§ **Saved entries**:
⁂
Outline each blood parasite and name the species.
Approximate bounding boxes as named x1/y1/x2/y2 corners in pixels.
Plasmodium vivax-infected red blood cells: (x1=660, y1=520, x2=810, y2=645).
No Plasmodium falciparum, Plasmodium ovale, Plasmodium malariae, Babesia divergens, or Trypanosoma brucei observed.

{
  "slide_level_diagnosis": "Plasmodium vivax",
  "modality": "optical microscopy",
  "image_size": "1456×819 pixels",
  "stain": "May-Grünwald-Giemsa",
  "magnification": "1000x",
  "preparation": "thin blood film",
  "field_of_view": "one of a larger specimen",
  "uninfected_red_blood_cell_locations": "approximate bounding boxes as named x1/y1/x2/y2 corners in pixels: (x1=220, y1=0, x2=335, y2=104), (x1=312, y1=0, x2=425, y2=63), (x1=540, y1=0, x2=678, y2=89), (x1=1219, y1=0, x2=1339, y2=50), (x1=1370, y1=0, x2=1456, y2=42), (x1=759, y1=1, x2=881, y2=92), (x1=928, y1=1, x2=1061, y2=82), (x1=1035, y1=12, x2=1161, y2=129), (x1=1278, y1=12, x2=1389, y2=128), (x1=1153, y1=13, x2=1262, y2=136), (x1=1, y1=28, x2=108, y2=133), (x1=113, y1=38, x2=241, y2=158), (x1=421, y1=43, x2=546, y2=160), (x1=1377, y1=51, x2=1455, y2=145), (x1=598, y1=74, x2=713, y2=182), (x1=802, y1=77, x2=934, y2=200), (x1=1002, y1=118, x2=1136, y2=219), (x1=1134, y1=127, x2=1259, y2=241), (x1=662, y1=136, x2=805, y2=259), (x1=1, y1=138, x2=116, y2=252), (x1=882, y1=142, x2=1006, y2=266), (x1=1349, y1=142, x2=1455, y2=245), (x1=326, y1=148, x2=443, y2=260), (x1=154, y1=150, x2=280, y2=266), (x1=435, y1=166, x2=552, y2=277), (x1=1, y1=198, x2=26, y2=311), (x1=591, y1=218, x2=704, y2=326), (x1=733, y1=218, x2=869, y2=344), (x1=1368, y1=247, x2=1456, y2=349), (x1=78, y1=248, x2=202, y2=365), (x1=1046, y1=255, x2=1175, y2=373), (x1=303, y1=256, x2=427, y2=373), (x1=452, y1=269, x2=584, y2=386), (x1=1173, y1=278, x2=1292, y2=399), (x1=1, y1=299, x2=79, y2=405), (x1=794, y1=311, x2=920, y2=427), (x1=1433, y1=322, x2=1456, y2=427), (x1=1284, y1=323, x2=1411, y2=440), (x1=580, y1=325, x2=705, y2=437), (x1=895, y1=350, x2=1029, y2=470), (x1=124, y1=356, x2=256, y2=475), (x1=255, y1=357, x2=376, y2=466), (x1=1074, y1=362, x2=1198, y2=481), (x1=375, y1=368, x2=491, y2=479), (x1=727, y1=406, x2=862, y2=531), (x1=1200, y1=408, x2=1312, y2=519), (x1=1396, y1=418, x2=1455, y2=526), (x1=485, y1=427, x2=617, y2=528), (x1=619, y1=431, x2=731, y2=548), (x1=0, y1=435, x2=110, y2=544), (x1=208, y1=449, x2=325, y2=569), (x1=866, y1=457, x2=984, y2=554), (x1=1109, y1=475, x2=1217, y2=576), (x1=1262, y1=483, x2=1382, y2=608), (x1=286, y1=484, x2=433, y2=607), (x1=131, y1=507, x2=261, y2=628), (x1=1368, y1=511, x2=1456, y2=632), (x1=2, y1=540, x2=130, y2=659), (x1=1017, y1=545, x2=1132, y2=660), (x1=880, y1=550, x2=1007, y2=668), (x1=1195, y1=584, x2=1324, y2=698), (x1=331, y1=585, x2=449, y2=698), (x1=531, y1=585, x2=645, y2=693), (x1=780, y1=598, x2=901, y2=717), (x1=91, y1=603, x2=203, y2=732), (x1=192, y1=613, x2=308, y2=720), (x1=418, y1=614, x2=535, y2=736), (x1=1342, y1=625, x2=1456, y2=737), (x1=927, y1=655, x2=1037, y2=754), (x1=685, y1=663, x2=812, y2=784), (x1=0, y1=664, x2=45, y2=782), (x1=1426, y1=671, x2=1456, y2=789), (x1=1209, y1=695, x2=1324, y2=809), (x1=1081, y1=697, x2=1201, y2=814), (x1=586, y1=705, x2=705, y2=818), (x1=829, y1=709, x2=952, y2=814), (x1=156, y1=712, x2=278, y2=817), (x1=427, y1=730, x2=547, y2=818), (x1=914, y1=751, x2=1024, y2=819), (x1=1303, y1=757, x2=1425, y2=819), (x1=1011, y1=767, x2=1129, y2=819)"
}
⁂
Reproduce all of the data above, exactly and without omission.

Outline each blood parasite and name the species.
Approximate bounding boxes as named x1/y1/x2/y2 corners in pixels.
Plasmodium vivax-infected red blood cells: (x1=660, y1=520, x2=810, y2=645).
No Plasmodium falciparum, Plasmodium ovale, Plasmodium malariae, Babesia divergens, or Trypanosoma brucei observed.

{
  "slide_level_diagnosis": "Plasmodium vivax",
  "modality": "optical microscopy",
  "image_size": "1456×819 pixels",
  "stain": "May-Grünwald-Giemsa",
  "magnification": "1000x",
  "preparation": "thin blood film",
  "field_of_view": "one of a larger specimen",
  "uninfected_red_blood_cell_locations": "approximate bounding boxes as named x1/y1/x2/y2 corners in pixels: (x1=220, y1=0, x2=335, y2=104), (x1=312, y1=0, x2=425, y2=63), (x1=540, y1=0, x2=678, y2=89), (x1=1219, y1=0, x2=1339, y2=50), (x1=1370, y1=0, x2=1456, y2=42), (x1=759, y1=1, x2=881, y2=92), (x1=928, y1=1, x2=1061, y2=82), (x1=1035, y1=12, x2=1161, y2=129), (x1=1278, y1=12, x2=1389, y2=128), (x1=1153, y1=13, x2=1262, y2=136), (x1=1, y1=28, x2=108, y2=133), (x1=113, y1=38, x2=241, y2=158), (x1=421, y1=43, x2=546, y2=160), (x1=1377, y1=51, x2=1455, y2=145), (x1=598, y1=74, x2=713, y2=182), (x1=802, y1=77, x2=934, y2=200), (x1=1002, y1=118, x2=1136, y2=219), (x1=1134, y1=127, x2=1259, y2=241), (x1=662, y1=136, x2=805, y2=259), (x1=1, y1=138, x2=116, y2=252), (x1=882, y1=142, x2=1006, y2=266), (x1=1349, y1=142, x2=1455, y2=245), (x1=326, y1=148, x2=443, y2=260), (x1=154, y1=150, x2=280, y2=266), (x1=435, y1=166, x2=552, y2=277), (x1=1, y1=198, x2=26, y2=311), (x1=591, y1=218, x2=704, y2=326), (x1=733, y1=218, x2=869, y2=344), (x1=1368, y1=247, x2=1456, y2=349), (x1=78, y1=248, x2=202, y2=365), (x1=1046, y1=255, x2=1175, y2=373), (x1=303, y1=256, x2=427, y2=373), (x1=452, y1=269, x2=584, y2=386), (x1=1173, y1=278, x2=1292, y2=399), (x1=1, y1=299, x2=79, y2=405), (x1=794, y1=311, x2=920, y2=427), (x1=1433, y1=322, x2=1456, y2=427), (x1=1284, y1=323, x2=1411, y2=440), (x1=580, y1=325, x2=705, y2=437), (x1=895, y1=350, x2=1029, y2=470), (x1=124, y1=356, x2=256, y2=475), (x1=255, y1=357, x2=376, y2=466), (x1=1074, y1=362, x2=1198, y2=481), (x1=375, y1=368, x2=491, y2=479), (x1=727, y1=406, x2=862, y2=531), (x1=1200, y1=408, x2=1312, y2=519), (x1=1396, y1=418, x2=1455, y2=526), (x1=485, y1=427, x2=617, y2=528), (x1=619, y1=431, x2=731, y2=548), (x1=0, y1=435, x2=110, y2=544), (x1=208, y1=449, x2=325, y2=569), (x1=866, y1=457, x2=984, y2=554), (x1=1109, y1=475, x2=1217, y2=576), (x1=1262, y1=483, x2=1382, y2=608), (x1=286, y1=484, x2=433, y2=607), (x1=131, y1=507, x2=261, y2=628), (x1=1368, y1=511, x2=1456, y2=632), (x1=2, y1=540, x2=130, y2=659), (x1=1017, y1=545, x2=1132, y2=660), (x1=880, y1=550, x2=1007, y2=668), (x1=1195, y1=584, x2=1324, y2=698), (x1=331, y1=585, x2=449, y2=698), (x1=531, y1=585, x2=645, y2=693), (x1=780, y1=598, x2=901, y2=717), (x1=91, y1=603, x2=203, y2=732), (x1=192, y1=613, x2=308, y2=720), (x1=418, y1=614, x2=535, y2=736), (x1=1342, y1=625, x2=1456, y2=737), (x1=927, y1=655, x2=1037, y2=754), (x1=685, y1=663, x2=812, y2=784), (x1=0, y1=664, x2=45, y2=782), (x1=1426, y1=671, x2=1456, y2=789), (x1=1209, y1=695, x2=1324, y2=809), (x1=1081, y1=697, x2=1201, y2=814), (x1=586, y1=705, x2=705, y2=818), (x1=829, y1=709, x2=952, y2=814), (x1=156, y1=712, x2=278, y2=817), (x1=427, y1=730, x2=547, y2=818), (x1=914, y1=751, x2=1024, y2=819), (x1=1303, y1=757, x2=1425, y2=819), (x1=1011, y1=767, x2=1129, y2=819)"
}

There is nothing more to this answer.